Kapolres Aceh Tamiang Tegaskan Dukungan Satgas PKH, Tindak Tegas Perambah TNGL dan Mangrove
Lingkanews.com | Kuala Simpang — Kapolres Aceh Tamiang, AKBP Muliadi, menegaskan dukungan penuh Polres terhadap langkah Satgas Penertiban Kawasan Hutan (PKH) dalam merestorasi kebun ilegal di dalam Taman Nasional Gunung Leuser (TNGL). Sebagian besar lahan yang ditertibkan merupakan kebun sawit ilegal yang selama ini mengancam kelestarian kawasan konservasi tersebut.
Ia menyebut operasi ini penting untuk memperkuat tata kelola sumber daya alam sekaligus menjaga kelestarian lingkungan hidup. “Polres Aceh Tamiang siap mendukung agar operasi restorasi kebun sawit ilegal ini dapat segera dituntaskan,” ujar Muliadi, Senin (29/9/2025).
Restorasi TNGL, 175 Hektare Kebun Ilegal Dihancurkan
Satgas PKH tercatat telah menghancurkan sekitar 175 hektare kebun sawit ilegal di dalam TNGL. Selain itu, sejumlah warga juga menyerahkan kembali lahan yang sebelumnya mereka kuasai. Lahan tersebut sebagian besar dikelola kelompok pengusaha dengan jaringan perambah yang kerap meresahkan masyarakat.
Satgas turut menyoroti adanya praktik manipulasi dengan melibatkan oknum eks kombatan. Pola tersebut digunakan kelompok perambah untuk menekan masyarakat, terutama di wilayah Tenggulun, dengan mengatasnamakan isu perdamaian Aceh. Aksi mereka dinilai berpotensi mengganggu stabilitas keamanan di daerah itu.
Perambahan Hutan Mangrove Jadi Perhatian Khusus
Kapolres menambahkan, selain kawasan TNGL, Satgas PKH juga menyoroti perambahan hutan mangrove di Dusun Ujung Pusong, Desa Kuala Genting, Kecamatan Bendahara. Kasus ini sedang diproses oleh Polres Aceh Tamiang dengan memeriksa sejumlah saksi dan ahli planologi.
“Penyidik sudah menyita barang bukti, memasang garis polisi, dan menempatkan plang penyidikan di lokasi,” jelas Muliadi. Hasil pemeriksaan menunjukkan luas hutan mangrove yang dirambah mencapai 344,7 hektare. Sejumlah masyarakat diduga terlibat dengan menggunakan alat berat ekskavator, yang kini sudah diamankan.

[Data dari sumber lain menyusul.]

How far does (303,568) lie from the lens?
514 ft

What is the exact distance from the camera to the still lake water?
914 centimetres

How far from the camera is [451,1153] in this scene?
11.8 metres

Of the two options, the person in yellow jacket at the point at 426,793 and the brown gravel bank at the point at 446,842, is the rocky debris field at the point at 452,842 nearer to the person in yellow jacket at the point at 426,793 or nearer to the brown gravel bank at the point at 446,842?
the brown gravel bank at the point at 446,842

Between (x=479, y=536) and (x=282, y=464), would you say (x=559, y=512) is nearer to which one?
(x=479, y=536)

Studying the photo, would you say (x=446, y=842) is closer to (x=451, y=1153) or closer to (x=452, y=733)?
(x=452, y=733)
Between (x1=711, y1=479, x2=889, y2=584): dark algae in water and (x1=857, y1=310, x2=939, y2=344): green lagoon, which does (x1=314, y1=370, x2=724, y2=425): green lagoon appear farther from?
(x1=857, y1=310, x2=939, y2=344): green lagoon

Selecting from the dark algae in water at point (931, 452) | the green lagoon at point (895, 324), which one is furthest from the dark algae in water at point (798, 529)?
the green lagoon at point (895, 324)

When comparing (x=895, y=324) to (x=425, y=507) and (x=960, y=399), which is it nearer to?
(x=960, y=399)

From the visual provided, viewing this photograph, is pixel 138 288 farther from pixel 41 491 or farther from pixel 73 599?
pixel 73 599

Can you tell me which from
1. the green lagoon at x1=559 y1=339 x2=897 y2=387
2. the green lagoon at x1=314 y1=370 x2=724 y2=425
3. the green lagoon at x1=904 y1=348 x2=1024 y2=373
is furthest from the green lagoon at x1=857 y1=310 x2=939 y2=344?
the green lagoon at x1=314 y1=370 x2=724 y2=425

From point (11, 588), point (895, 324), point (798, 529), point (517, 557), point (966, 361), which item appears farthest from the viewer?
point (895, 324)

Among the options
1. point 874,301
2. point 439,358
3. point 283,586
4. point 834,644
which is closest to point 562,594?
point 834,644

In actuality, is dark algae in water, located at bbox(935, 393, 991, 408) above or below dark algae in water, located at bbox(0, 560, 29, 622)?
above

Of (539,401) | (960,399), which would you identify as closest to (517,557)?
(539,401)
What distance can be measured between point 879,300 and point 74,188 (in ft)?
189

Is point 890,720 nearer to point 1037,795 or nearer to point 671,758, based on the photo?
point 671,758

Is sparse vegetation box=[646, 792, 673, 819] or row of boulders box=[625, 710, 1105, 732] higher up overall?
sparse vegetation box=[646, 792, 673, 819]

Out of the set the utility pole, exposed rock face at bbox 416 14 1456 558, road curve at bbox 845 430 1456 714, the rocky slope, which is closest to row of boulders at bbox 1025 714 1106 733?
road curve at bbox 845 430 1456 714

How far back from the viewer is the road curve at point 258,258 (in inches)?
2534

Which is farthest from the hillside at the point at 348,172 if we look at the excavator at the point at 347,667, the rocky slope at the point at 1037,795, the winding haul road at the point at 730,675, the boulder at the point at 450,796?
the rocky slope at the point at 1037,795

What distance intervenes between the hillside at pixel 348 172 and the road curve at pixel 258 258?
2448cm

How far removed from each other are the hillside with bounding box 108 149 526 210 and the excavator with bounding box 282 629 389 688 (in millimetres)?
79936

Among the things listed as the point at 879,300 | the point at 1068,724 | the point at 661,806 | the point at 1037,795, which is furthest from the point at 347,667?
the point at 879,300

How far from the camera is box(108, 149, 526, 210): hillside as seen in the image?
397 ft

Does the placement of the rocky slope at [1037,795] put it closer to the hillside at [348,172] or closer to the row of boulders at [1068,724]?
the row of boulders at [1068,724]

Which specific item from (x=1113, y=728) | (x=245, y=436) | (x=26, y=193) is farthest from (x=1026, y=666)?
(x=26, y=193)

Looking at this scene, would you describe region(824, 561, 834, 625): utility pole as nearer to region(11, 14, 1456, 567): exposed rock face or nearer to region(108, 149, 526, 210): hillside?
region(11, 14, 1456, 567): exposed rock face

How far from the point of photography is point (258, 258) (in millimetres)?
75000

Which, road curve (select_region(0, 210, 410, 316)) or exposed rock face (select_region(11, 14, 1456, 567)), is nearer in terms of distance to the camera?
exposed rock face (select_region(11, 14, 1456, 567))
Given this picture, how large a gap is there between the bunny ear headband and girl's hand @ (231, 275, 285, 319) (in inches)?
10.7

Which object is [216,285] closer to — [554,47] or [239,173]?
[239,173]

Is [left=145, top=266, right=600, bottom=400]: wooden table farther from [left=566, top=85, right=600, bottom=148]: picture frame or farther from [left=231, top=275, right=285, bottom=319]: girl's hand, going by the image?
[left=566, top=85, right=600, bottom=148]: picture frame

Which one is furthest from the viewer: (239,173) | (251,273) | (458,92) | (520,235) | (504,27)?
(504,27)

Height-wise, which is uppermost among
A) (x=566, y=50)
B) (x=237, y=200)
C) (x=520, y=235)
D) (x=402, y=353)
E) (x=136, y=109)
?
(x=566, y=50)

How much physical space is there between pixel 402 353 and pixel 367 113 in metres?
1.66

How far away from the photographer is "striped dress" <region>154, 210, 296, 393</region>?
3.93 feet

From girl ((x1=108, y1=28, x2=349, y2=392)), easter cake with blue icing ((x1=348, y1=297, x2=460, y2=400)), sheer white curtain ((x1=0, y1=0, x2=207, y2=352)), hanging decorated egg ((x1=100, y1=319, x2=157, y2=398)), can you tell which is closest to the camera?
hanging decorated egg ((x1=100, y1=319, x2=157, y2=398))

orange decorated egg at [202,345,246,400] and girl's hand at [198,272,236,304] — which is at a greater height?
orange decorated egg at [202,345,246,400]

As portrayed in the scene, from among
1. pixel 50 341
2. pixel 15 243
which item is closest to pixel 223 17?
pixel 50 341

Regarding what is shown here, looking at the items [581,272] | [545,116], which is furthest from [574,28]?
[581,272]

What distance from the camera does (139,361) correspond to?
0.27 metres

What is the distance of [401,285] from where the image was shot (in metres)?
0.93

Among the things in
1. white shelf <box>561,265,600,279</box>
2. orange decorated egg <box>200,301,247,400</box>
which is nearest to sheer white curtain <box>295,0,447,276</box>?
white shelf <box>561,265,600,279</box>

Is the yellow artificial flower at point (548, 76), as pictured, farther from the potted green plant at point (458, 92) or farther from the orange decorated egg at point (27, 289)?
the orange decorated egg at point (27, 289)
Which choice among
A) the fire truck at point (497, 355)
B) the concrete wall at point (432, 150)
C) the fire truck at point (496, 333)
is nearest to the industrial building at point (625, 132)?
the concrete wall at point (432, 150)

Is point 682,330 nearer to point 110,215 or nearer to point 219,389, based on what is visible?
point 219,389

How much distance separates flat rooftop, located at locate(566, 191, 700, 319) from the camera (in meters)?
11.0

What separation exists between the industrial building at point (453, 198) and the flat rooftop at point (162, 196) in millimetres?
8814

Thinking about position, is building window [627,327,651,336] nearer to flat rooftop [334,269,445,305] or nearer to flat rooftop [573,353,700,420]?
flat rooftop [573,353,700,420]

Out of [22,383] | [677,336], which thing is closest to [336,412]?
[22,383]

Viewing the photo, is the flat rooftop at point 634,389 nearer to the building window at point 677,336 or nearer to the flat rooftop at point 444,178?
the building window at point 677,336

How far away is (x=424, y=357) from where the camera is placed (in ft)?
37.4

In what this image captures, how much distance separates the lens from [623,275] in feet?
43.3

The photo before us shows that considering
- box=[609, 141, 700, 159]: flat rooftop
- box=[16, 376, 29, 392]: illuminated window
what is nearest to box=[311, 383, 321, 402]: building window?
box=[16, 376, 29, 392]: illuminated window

Ancaman Hukuman Berat bagi Perambah
Kapolres menegaskan bahwa kasus perambahan hutan ini akan ditindak tegas sesuai hukum. Setelah penyidikan selesai, pihaknya akan menetapkan tersangka dengan jeratan Pasal 82, 84, dan 92 Undang-Undang Nomor 18 Tahun 2013 tentang Pencegahan dan Pemberantasan Perusakan Hutan, yang telah diubah melalui Undang-Undang Nomor 6 Tahun 2023. Ancaman pidana mencapai 15 tahun penjara serta denda hingga Rp100 miliar.
“Perambahan mangrove menjadi perhatian serius semua pihak. Jika dibiarkan, dampaknya sangat luas, salah satunya banjir. Karena itu, perlu langkah tegas agar praktik melanggar hukum ini benar-benar bisa dihentikan,” tegas Muliadi.
Ajakan Kapolres untuk Jaga Hutan
Di akhir keterangannya, Kapolres mengajak seluruh masyarakat untuk menjaga kelestarian lingkungan dan tidak melakukan perambahan hutan secara ilegal. Menurutnya, hutan merupakan sumber kehidupan yang harus dijaga bersama serta diwariskan untuk generasi mendatang.